# [GIVEN PROBLEM]
Rewrite the rows below with "viewer" changed to "observer" wherever it appears, keeping everything else the same. Leave the pictures out.

# [ENTRIES SUPPLIED]

>>>>>

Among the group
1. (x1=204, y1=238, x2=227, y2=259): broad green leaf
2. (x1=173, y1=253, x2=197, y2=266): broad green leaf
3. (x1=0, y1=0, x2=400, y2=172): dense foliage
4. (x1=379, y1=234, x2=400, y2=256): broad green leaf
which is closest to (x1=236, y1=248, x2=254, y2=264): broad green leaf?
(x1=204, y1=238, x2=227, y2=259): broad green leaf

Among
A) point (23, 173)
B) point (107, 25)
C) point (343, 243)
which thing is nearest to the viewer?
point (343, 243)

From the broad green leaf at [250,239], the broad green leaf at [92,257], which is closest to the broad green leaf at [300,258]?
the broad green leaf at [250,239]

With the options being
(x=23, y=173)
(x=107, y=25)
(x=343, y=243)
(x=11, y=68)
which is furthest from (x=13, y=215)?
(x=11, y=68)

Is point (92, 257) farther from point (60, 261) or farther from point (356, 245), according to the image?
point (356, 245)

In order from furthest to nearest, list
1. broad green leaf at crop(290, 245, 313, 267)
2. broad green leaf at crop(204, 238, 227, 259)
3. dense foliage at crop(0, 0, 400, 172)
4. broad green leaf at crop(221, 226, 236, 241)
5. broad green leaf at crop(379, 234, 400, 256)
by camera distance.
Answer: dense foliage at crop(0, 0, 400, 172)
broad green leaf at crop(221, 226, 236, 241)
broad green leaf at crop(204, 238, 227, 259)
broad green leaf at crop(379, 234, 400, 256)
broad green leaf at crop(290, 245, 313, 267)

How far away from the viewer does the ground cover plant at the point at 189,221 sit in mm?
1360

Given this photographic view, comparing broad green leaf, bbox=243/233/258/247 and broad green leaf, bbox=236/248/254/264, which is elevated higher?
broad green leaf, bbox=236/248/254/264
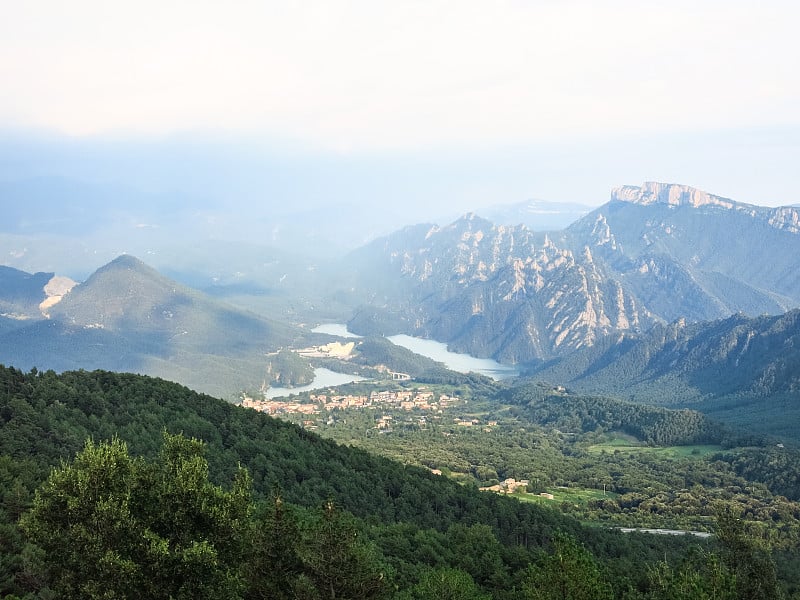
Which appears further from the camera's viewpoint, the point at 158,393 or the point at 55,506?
the point at 158,393

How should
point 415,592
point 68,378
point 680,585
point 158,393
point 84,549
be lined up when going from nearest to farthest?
point 84,549 → point 680,585 → point 415,592 → point 68,378 → point 158,393

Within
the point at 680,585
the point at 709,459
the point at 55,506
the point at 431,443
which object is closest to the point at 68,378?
the point at 55,506

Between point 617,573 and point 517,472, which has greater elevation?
point 617,573

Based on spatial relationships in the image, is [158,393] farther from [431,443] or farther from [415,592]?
[431,443]

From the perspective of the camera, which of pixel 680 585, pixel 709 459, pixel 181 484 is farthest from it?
pixel 709 459

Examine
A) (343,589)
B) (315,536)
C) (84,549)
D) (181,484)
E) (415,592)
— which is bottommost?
(415,592)

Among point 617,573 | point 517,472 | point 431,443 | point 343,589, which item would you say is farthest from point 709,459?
point 343,589

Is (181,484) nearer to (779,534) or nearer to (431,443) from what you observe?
(779,534)
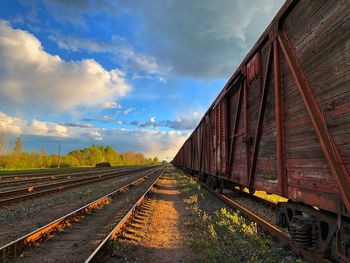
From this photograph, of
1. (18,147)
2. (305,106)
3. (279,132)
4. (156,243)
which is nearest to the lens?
(305,106)

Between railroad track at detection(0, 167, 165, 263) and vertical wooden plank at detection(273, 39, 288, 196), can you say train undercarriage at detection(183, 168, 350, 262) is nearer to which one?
vertical wooden plank at detection(273, 39, 288, 196)

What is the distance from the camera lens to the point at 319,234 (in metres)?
4.64

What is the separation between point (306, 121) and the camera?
439cm

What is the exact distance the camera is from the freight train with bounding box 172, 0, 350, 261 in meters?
3.62

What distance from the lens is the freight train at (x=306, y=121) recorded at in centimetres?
362

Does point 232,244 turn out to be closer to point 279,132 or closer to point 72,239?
point 279,132

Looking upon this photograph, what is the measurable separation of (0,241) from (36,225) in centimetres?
159

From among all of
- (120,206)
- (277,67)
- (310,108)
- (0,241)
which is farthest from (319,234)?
(120,206)

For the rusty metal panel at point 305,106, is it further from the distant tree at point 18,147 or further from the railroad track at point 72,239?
the distant tree at point 18,147

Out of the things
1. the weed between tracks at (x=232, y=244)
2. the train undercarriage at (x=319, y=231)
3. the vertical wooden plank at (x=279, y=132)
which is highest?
the vertical wooden plank at (x=279, y=132)

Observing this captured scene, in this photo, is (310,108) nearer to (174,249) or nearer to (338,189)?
(338,189)

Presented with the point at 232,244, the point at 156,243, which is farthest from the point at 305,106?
the point at 156,243

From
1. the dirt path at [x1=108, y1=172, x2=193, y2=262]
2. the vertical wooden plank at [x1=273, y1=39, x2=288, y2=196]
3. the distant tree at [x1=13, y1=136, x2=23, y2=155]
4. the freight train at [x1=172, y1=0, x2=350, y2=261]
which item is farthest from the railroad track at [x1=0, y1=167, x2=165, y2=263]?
the distant tree at [x1=13, y1=136, x2=23, y2=155]

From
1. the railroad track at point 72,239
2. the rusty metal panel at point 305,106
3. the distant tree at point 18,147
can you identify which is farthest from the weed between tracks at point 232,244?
the distant tree at point 18,147
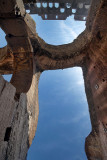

<<<<<

# [EXERCISE RESULT]
Among the group
1. (x1=204, y1=238, x2=227, y2=259): broad green leaf
2. (x1=173, y1=253, x2=197, y2=266): broad green leaf
3. (x1=0, y1=0, x2=400, y2=172): dense foliage
4. (x1=379, y1=234, x2=400, y2=256): broad green leaf
which is closest to (x1=236, y1=248, x2=254, y2=264): broad green leaf?
(x1=204, y1=238, x2=227, y2=259): broad green leaf

Among
A) point (23, 173)
B) point (107, 25)
C) point (343, 243)
which thing is nearest to the observer?
point (343, 243)

From the broad green leaf at [250,239], the broad green leaf at [92,257], which is closest to the broad green leaf at [300,258]?
the broad green leaf at [250,239]

With the options being
(x=23, y=173)
(x=107, y=25)
(x=343, y=243)
(x=11, y=68)
which is furthest from (x=13, y=215)?
(x=11, y=68)

Is point (92, 257) farther from point (60, 261) or farther from point (356, 245), according to the image?
point (356, 245)

In order from furthest to nearest, list
1. broad green leaf at crop(290, 245, 313, 267)
2. broad green leaf at crop(204, 238, 227, 259)
3. dense foliage at crop(0, 0, 400, 172)
4. broad green leaf at crop(221, 226, 236, 241)
5. broad green leaf at crop(379, 234, 400, 256)
by camera distance.
Answer: dense foliage at crop(0, 0, 400, 172)
broad green leaf at crop(221, 226, 236, 241)
broad green leaf at crop(204, 238, 227, 259)
broad green leaf at crop(379, 234, 400, 256)
broad green leaf at crop(290, 245, 313, 267)

How far away from the observer does the ground cover plant at the point at 189,221 sit in mm?
1360

Given this photographic view, comparing broad green leaf, bbox=243/233/258/247 and broad green leaf, bbox=236/248/254/264, which is elevated higher?
broad green leaf, bbox=236/248/254/264
Which appears further from the camera's viewpoint, the point at 158,393 or the point at 55,506?
the point at 158,393

How should
point 415,592
point 68,378
point 680,585
point 158,393
point 84,549
be lined up when going from nearest to farthest?
point 84,549 → point 680,585 → point 415,592 → point 68,378 → point 158,393

Within
the point at 680,585
the point at 709,459
the point at 55,506
the point at 431,443
which object is closest to the point at 68,378?
the point at 55,506

Between point 617,573 and point 517,472, which has greater elevation?
point 617,573

Based on spatial relationships in the image, is [158,393] farther from [431,443] or farther from [415,592]?
[431,443]

From the perspective of the camera, which of pixel 680 585, pixel 709 459, pixel 181 484 is farthest from it?
pixel 709 459

Examine
A) (343,589)
B) (315,536)
C) (84,549)
D) (181,484)
E) (415,592)
— which is bottommost?
(415,592)

Among point 617,573 | point 517,472 | point 431,443 | point 343,589, which item would you say is farthest from point 709,459?
point 343,589

Is (181,484) nearer to (779,534) or nearer to (431,443) from what you observe?
(779,534)
From this photograph, of
1. (18,147)
2. (305,106)
3. (279,132)
4. (156,243)
which is nearest to the lens?
(305,106)

Between railroad track at detection(0, 167, 165, 263) and vertical wooden plank at detection(273, 39, 288, 196), can you say train undercarriage at detection(183, 168, 350, 262) is nearer to which one?
vertical wooden plank at detection(273, 39, 288, 196)

What is the distance from the camera lens to the point at 319,234 (in metres)?
4.64

What is the separation between point (306, 121) and the camera?
439cm

What is the exact distance the camera is from the freight train with bounding box 172, 0, 350, 261 in meters?
3.62

What distance from the lens is the freight train at (x=306, y=121) recorded at in centimetres?
362

Does point 232,244 turn out to be closer to point 279,132 or closer to point 72,239?
point 279,132

Looking upon this photograph, what is the measurable separation of (0,241) from (36,225) in centimetres?
159

From among all of
- (120,206)
- (277,67)
- (310,108)
- (0,241)
which is farthest from (319,234)?
(120,206)

For the rusty metal panel at point 305,106, is it further from the distant tree at point 18,147 or further from the railroad track at point 72,239?
the distant tree at point 18,147

Out of the things
1. the weed between tracks at (x=232, y=244)
2. the train undercarriage at (x=319, y=231)
3. the vertical wooden plank at (x=279, y=132)
which is highest?
the vertical wooden plank at (x=279, y=132)

Observing this captured scene, in this photo, is (310,108) nearer to (174,249) or nearer to (338,189)?
(338,189)

Presented with the point at 232,244, the point at 156,243, which is farthest from the point at 305,106?
the point at 156,243

From
1. the dirt path at [x1=108, y1=172, x2=193, y2=262]
2. the vertical wooden plank at [x1=273, y1=39, x2=288, y2=196]
3. the distant tree at [x1=13, y1=136, x2=23, y2=155]
4. the freight train at [x1=172, y1=0, x2=350, y2=261]
which item is farthest from the railroad track at [x1=0, y1=167, x2=165, y2=263]?
the distant tree at [x1=13, y1=136, x2=23, y2=155]

From
1. the railroad track at point 72,239
2. the rusty metal panel at point 305,106
3. the distant tree at point 18,147
can you identify which is farthest from the weed between tracks at point 232,244?
the distant tree at point 18,147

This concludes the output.